The Americans started bitching and whinging about Australia in general and Coober Pedy specifically. I hushed them up. Discontented locals have blown up the police station in Coober Pedy a number of times. Internal quarrels between the inhabitants have often been settled by a healthy load of dynamite under the other combatant’s car. If one wants to whine publicly about Australia, Coober Pedy is not the right place. Best to be on the safe side.

They asked me the standard question of where I was going. I told them about my plans to travel west through the desert from Ayers Rock.

Wow, that’s some serious desert’, exclaimed Far Out Happening Dave admiringly.

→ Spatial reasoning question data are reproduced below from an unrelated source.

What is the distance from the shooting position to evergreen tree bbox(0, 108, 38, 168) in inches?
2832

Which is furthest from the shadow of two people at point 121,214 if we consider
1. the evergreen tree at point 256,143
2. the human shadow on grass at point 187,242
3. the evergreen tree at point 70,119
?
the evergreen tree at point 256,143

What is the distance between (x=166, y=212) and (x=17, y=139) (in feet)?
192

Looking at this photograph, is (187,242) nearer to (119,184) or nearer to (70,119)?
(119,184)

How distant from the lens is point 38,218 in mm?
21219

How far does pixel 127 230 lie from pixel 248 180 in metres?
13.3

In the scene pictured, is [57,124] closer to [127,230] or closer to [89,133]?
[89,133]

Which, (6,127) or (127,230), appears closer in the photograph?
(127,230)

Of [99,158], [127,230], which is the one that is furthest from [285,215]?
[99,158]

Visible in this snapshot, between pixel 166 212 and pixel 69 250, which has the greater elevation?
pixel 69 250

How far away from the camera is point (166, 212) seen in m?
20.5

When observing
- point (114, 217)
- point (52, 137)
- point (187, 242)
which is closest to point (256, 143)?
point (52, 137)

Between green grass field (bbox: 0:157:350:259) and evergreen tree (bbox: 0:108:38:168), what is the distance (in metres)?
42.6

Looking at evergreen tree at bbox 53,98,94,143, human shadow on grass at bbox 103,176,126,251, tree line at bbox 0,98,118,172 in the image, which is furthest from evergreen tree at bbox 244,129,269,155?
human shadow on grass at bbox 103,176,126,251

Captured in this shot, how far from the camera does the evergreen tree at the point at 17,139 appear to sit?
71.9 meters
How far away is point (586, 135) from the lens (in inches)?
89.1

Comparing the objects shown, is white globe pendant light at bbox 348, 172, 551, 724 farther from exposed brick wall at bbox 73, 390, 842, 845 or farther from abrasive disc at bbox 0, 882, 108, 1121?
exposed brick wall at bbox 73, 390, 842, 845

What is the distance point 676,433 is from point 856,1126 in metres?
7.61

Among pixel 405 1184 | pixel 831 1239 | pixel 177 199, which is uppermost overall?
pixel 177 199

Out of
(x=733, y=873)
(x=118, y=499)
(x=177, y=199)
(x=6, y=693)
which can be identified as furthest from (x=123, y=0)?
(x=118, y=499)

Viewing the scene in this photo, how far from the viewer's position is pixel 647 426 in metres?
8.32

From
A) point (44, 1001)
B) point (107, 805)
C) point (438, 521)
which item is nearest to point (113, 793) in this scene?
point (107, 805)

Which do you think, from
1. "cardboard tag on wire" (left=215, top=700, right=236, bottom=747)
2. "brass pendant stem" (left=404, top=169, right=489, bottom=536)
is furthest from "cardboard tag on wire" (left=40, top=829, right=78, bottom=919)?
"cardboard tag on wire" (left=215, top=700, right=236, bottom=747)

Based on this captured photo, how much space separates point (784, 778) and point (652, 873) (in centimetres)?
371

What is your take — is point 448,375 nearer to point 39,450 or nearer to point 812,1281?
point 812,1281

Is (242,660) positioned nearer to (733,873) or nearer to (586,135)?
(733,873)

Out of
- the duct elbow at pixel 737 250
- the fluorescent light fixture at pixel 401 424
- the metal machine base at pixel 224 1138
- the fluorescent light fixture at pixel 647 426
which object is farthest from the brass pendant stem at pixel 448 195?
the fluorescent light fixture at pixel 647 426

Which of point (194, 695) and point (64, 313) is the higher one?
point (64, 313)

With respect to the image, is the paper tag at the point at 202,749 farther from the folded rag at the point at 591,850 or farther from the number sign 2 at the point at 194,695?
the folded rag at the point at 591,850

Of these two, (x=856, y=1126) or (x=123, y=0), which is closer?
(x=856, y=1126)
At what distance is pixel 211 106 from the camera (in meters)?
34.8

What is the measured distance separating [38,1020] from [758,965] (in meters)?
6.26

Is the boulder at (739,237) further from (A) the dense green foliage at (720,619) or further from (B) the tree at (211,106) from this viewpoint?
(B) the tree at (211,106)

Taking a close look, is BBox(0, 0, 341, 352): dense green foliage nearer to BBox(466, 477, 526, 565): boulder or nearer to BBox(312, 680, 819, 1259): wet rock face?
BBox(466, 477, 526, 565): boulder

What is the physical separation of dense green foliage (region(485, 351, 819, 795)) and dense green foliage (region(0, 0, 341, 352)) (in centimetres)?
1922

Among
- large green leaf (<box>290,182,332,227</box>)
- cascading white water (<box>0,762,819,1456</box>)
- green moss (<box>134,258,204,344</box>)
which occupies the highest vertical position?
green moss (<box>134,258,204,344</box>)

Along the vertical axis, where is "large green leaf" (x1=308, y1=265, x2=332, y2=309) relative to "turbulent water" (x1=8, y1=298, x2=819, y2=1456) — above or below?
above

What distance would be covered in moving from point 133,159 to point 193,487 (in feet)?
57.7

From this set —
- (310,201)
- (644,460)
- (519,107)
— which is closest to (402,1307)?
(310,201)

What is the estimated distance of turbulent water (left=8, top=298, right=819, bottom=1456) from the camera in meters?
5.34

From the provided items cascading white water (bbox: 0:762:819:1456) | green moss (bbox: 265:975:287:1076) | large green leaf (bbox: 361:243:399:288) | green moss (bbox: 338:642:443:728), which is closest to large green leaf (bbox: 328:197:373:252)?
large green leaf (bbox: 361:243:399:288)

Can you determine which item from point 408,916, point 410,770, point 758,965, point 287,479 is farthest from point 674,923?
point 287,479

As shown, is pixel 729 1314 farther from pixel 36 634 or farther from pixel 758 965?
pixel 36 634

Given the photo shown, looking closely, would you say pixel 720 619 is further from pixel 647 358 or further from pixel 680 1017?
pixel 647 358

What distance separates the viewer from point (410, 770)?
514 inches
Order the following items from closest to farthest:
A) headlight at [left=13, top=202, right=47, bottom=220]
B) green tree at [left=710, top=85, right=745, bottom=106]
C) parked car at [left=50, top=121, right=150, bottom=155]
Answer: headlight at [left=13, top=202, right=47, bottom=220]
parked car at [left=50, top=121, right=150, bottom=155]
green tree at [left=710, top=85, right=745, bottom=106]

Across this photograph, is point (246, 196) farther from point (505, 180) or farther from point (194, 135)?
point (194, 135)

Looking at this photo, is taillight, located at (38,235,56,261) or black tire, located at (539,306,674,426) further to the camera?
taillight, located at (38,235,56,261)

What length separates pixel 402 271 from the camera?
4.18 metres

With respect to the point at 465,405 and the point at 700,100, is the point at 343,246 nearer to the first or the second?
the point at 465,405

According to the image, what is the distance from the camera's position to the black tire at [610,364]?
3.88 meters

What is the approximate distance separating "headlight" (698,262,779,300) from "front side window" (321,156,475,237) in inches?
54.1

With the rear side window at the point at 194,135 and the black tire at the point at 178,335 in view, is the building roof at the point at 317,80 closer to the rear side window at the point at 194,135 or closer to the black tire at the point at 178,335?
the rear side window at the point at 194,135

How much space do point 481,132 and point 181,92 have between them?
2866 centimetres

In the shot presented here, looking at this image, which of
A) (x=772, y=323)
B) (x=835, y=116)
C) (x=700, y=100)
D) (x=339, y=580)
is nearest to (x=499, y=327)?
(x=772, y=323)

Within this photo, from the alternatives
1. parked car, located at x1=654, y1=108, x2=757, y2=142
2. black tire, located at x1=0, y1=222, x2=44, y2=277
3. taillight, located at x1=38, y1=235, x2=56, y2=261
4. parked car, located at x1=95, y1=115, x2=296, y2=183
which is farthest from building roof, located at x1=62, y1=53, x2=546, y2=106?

What would be the opposite of a "serious" desert? A superficial desert? A careless desert? We discussed traveller’s books. Far Out Happening Dave and Kate had met a marketing woman from the leading publisher of independent traveller’s guidebooks. She had equipped them with more guidebooks about Australia than they could ever have asked for. Kate was the more intelligent of the two—people who have the same opinion as yourself easily give the impression of being of the same superior intelligence as yourself, compared to the ignorant and indolent masses. She too had read Chatwin. We talked about The Songlines first, then about In Patagonia. Far Out Happening Dave looked confused. I explained to him that Patagonia was situated in Argentina. This did not relieve Far Out Happening Dave’s state of confusion.

'Argentina? Isn't that in South America?’ he asked.

Kate looked embarrassed. I tried not to laugh. Far Out Happening Dave had probably been home with flu the day they studied South American geography. They left for an organised star-gazing evening with some entrepreneurial local. Stargazing seemed to be an appropriate activity for Far Out Happening Dave. His ponytail waved good bye.